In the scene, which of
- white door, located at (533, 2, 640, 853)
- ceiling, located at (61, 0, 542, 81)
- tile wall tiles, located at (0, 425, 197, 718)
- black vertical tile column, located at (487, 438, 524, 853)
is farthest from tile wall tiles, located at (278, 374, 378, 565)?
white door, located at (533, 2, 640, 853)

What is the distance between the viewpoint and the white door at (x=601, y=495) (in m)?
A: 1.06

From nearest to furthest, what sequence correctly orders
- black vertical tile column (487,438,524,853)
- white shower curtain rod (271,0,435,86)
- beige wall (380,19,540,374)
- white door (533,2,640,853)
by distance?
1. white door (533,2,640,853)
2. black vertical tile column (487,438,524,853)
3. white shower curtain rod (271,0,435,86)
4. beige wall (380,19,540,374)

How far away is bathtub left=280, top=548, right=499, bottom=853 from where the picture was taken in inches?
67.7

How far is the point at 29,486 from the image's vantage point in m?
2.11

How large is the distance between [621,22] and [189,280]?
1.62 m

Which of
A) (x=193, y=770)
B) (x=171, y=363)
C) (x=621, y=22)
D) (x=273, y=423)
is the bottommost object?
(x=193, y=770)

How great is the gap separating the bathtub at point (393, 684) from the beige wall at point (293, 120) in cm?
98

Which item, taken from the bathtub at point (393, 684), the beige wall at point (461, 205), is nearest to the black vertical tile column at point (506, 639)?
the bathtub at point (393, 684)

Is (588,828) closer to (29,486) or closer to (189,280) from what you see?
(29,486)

==

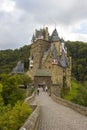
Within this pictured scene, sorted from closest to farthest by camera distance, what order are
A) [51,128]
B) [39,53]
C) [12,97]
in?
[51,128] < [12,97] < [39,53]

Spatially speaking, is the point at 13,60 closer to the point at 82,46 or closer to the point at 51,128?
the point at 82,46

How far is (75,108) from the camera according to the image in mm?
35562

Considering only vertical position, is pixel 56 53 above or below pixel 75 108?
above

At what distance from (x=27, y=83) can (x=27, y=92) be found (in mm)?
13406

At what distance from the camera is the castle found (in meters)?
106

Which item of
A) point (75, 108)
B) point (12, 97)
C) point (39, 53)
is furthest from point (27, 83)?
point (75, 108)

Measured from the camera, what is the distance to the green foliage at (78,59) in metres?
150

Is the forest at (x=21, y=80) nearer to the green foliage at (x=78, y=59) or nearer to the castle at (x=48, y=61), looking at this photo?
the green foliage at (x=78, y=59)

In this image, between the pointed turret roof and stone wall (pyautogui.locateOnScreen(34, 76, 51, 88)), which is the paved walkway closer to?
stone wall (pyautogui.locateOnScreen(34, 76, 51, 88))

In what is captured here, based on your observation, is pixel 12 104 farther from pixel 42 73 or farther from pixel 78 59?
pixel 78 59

Given instruction
Gather every line in the rows above that contains the string "locateOnScreen", matching case exactly, and copy each one out in full.

Reply to the exercise
In this image, between the pointed turret roof and stone wall (pyautogui.locateOnScreen(34, 76, 51, 88)), which is the paved walkway closer to?
stone wall (pyautogui.locateOnScreen(34, 76, 51, 88))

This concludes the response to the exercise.